The document is one of many scrolls charred by the volcanic eruption of Mount Vesuvius in 79AD and is too fragile to be physically opened.

It comes as part of a project called the Vesuvius Challenge, which is a competition to read ancient scrolls launched in 2023 by Brent Seales, a computer scientist at the University of Kentucky, and Silicon Valley backers.

The thick, paper-like material called papyrus cannot be physically opened as it would crumble. 

The researchers discovered a considerable part of the papyrus and some columns of text. 

One of the first words to be translated was the Ancient Greek διατροπή meaning ‘disgust,’ which appears twice within a few columns of text. 

Efforts are now underway by University of Oxford scholars to interpret more of the text. 

How does the tech work?

The scroll was placed inside a synchrotron, a machine that uses electrons to produce a powerful X-ray beam that can look into the scroll without damaging it. 

The scan creates a 3D reconstruction and then the AI looks for the ink, which then digitally appears.

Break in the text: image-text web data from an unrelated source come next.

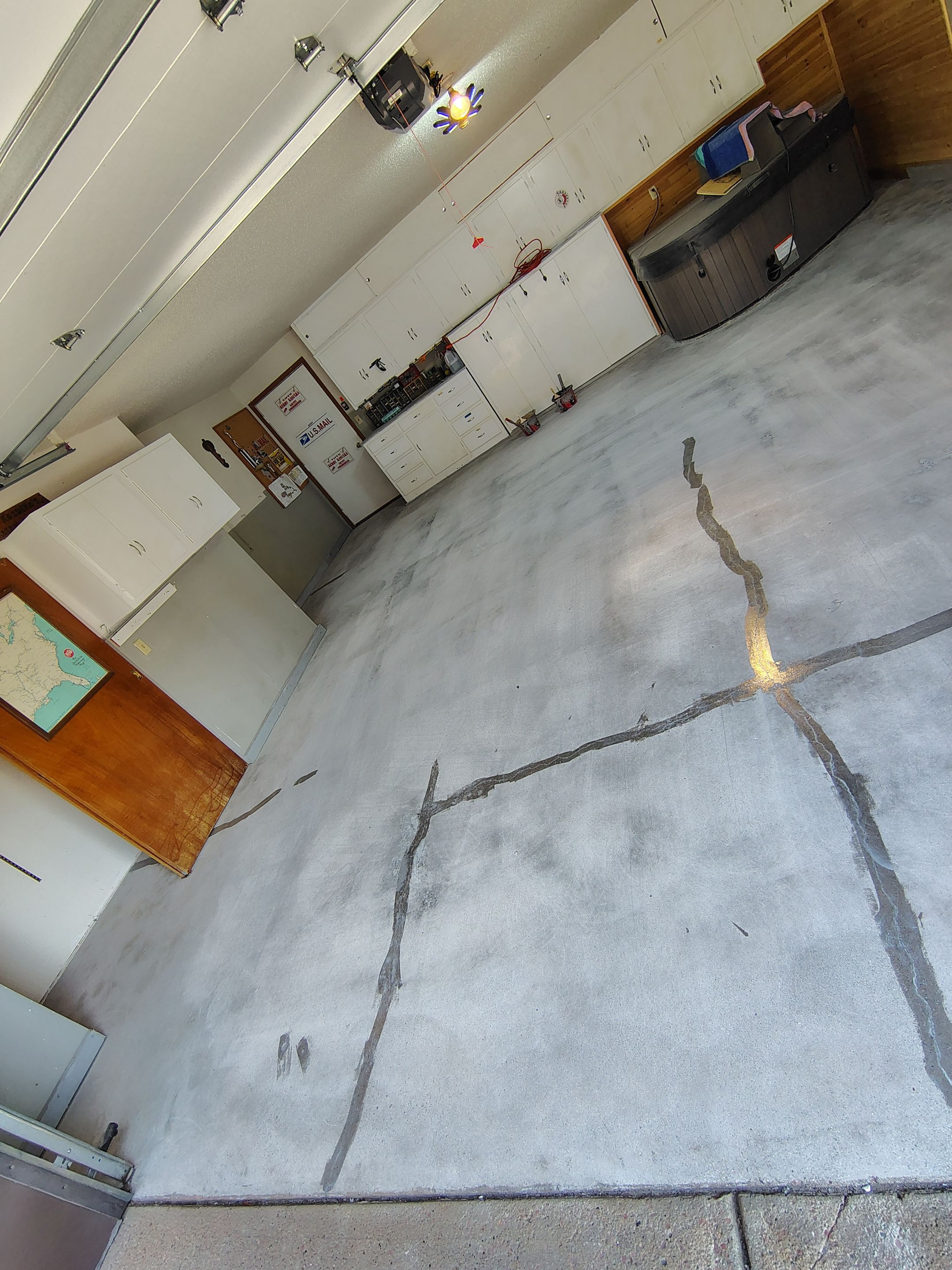 Domino Flake Garage Floor Coating Installation in Sioux Falls by Select Painting, Coatings & Garage Cabinets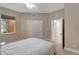 Cozy bedroom with neutral walls, plush carpet, a ceiling fan, a window, and a double door closet at 130 Bella Vista Ter # 10A, Nokomis, FL 34275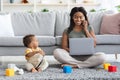 Young Black Working Mom Freelancing At Home And Taking Care About Baby Royalty Free Stock Photo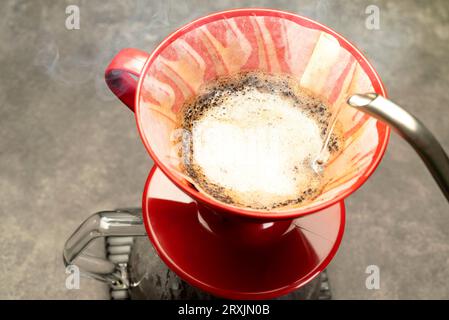 Serves coffee with a V60 dripper coffee maker on the table Stock Photo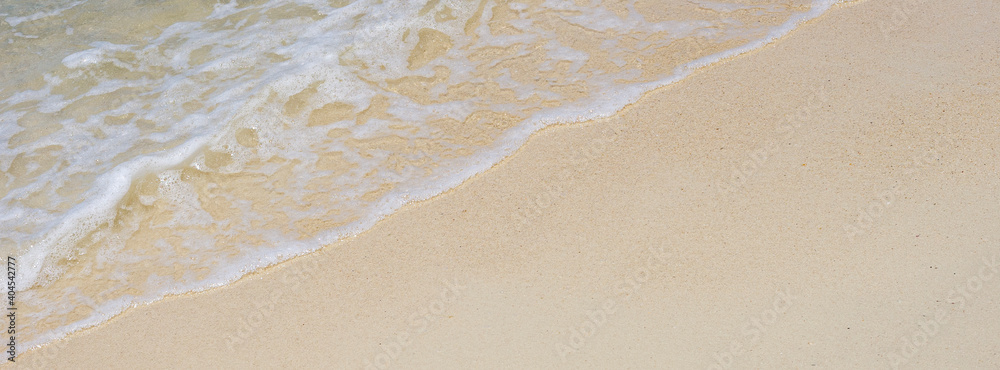 soft wave of the sea on sandy beach texture in bright summer day for banner background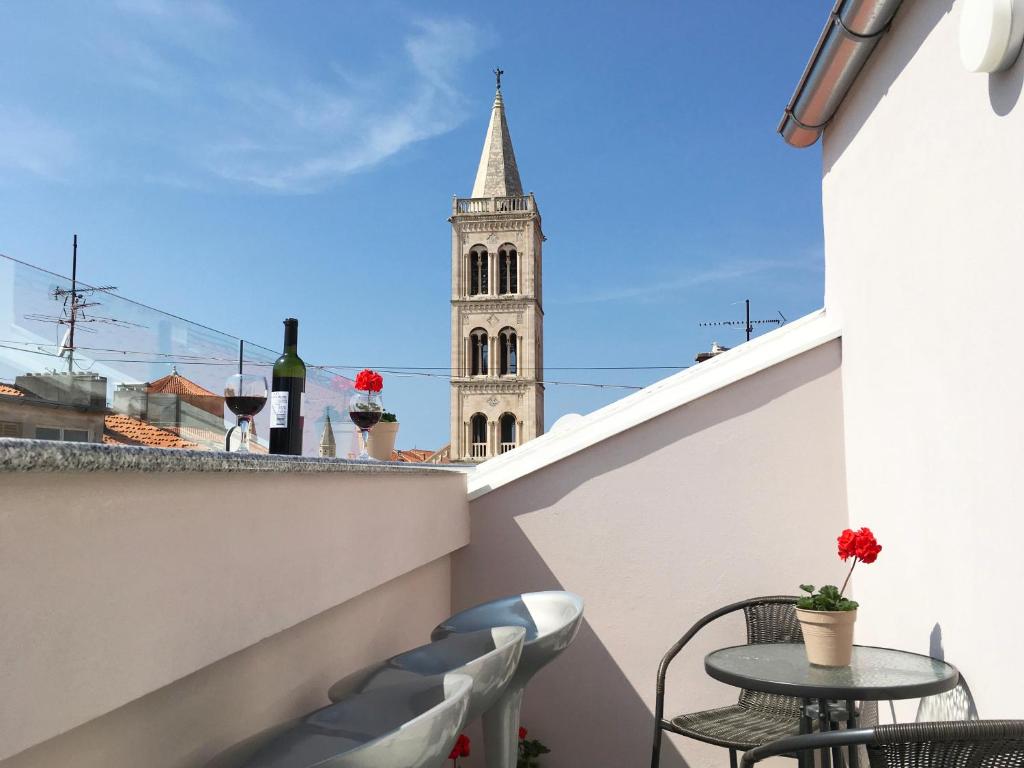 a balcony with a table and chairs and a church at Top Center Zadar Studio Apartments in Zadar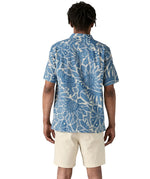 Back of man wearing Patagonia men's tidal  short sleeve shirt with light blue and cream Hawaiian inspired floral prints.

The AI works like 18th-century copyists, replicating what it sees.

“ This scroll contains more recoverable text than we have ever seen in a scanned Herculaneum scroll,” Seales, Co-Founder of Vesuvius Challenge and Principal Investigator of EduceLab said in a statement.

“Despite these exciting results, much work remains to improve our software methods so that we can read the entirety of this and the other Herculaneum scrolls,” he added. 

Hundreds of carbonised scrolls were discovered in Herculaneum, buried under volcanic ash. The University of Oxford's Bodleian Library holds several of the scrolls. 

“It’s an incredible moment in history as librarians, computer scientists and scholars of the classical period are collaborating to see the unseen,” Richard Ovenden, Bodley’s Librarian and Helen Hamlyn Director of the University Libraries, said.